Name every film or TV series title that appears in the passage below about the movie The Way.

= TEXT PASSAGE =
___
Where has this movie been hiding?

Having made it's premiere last year at TIFF, The Way directed by Emilio Estevez and starring his father the incomparable Martin Sheen just dropped its trailer and man it's a thing of beauty.

Sheen has already proven that he has some serious acting chops. His performances in Apocalypse Now, the Departed and Catch Me If You Can have illustrated that in spades. He will be known to this current generation mostly as President Josiah Bartlett in the brilliant TV series The West Wing.

My love for The West Wing is pretty vocal amongst those that know me so anything he does garners my attention.

As I watched this trailer, I slowly started to kick myself for not finding this trailer earlier. In hindsight, I also should have seen this at TIFF last year.

Watch this trailer. Do it now.

Need another reason?
If this is promoted properly and if the glimpse we are getting now with the trailer carries through to the film, Martin Sheen has just made a pretty strong argument for an Oscar nomination.
___
= DATA EXTRACT =

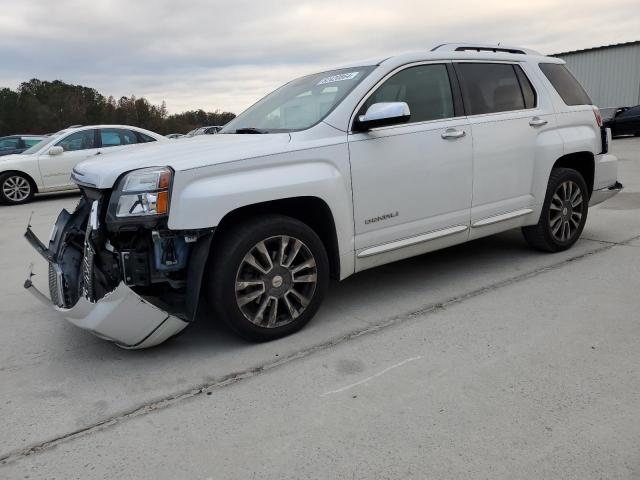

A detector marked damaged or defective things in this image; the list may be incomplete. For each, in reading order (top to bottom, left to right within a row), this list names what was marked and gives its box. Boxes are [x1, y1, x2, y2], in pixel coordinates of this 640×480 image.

detached bumper cover [24, 215, 188, 348]
damaged front bumper [24, 195, 210, 348]
crumpled front end [25, 188, 212, 348]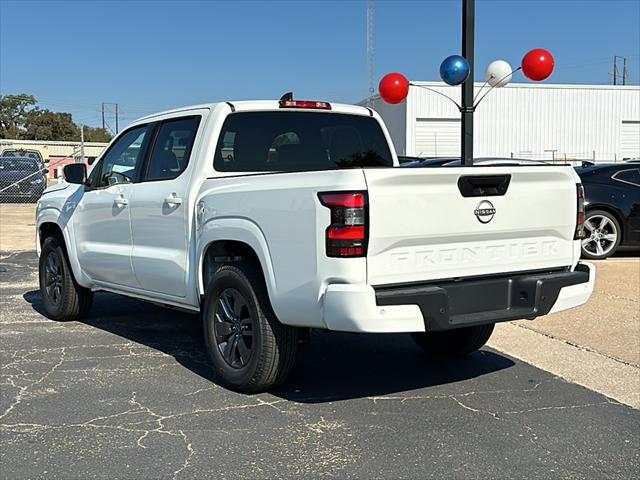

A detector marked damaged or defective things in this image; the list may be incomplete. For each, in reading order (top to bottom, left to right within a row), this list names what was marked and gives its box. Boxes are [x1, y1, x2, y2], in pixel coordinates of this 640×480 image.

cracked asphalt [3, 249, 640, 478]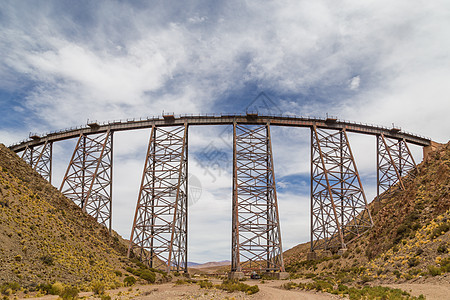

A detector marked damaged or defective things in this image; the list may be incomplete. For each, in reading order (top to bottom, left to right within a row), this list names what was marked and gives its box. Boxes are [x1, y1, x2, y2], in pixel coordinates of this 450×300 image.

rusty steel beam [21, 140, 52, 183]
rusty steel beam [59, 129, 112, 230]
rusty steel beam [128, 123, 188, 274]
rusty steel beam [232, 123, 284, 274]
rusty steel beam [312, 125, 370, 252]
rusty steel beam [376, 134, 418, 202]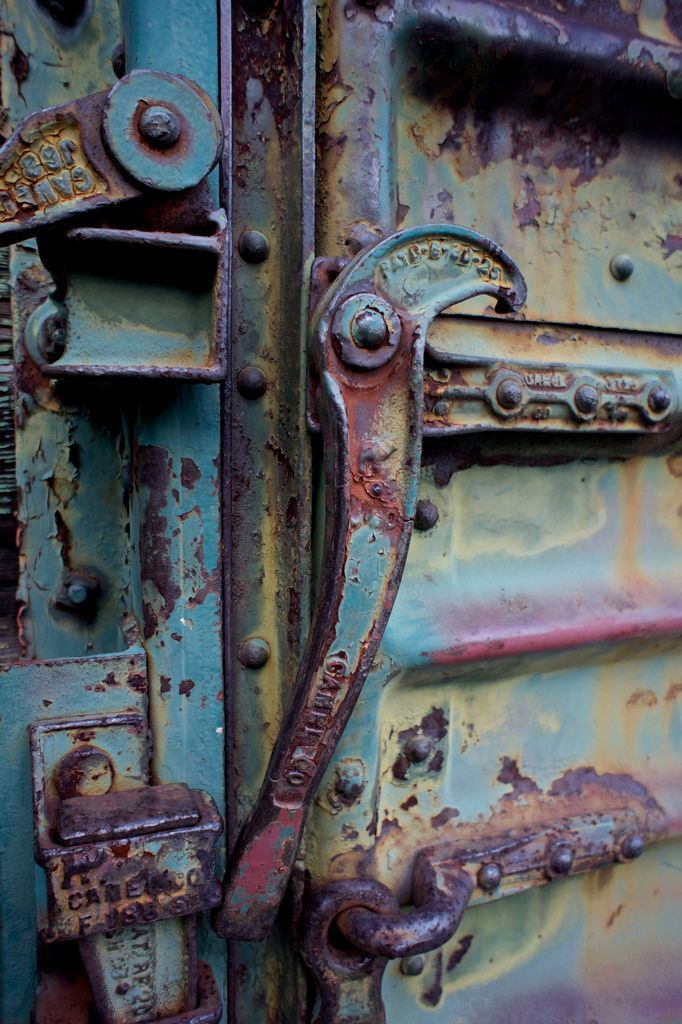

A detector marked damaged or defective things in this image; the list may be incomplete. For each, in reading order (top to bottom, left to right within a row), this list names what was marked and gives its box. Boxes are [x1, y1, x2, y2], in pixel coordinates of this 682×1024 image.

corroded bolt [137, 105, 179, 148]
corroded screw [137, 106, 179, 148]
corroded bolt [236, 230, 268, 264]
corroded screw [236, 230, 268, 264]
corroded bolt [608, 256, 636, 284]
corroded screw [608, 256, 636, 284]
corroded bolt [350, 306, 388, 350]
corroded screw [350, 306, 388, 350]
corroded bolt [235, 364, 264, 400]
corroded screw [234, 366, 266, 398]
corroded bolt [494, 378, 520, 410]
corroded screw [494, 378, 520, 410]
corroded bolt [572, 384, 596, 416]
corroded screw [572, 384, 596, 416]
corroded bolt [648, 386, 668, 414]
corroded screw [648, 386, 668, 414]
corroded bolt [412, 500, 438, 532]
corroded screw [412, 500, 438, 532]
corroded bolt [238, 636, 270, 668]
corroded screw [238, 636, 270, 668]
corroded bolt [404, 736, 430, 760]
corroded screw [404, 732, 430, 764]
corroded bolt [476, 860, 502, 892]
corroded screw [476, 860, 502, 892]
corroded bolt [544, 844, 572, 876]
corroded screw [544, 844, 572, 876]
corroded bolt [620, 836, 640, 860]
corroded screw [620, 836, 640, 860]
corroded bolt [396, 952, 422, 976]
corroded screw [396, 952, 422, 976]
___
= PROBLEM SOLUTION =
The Way, Apocalypse Now, the Departed, Catch Me If You Can, The West Wing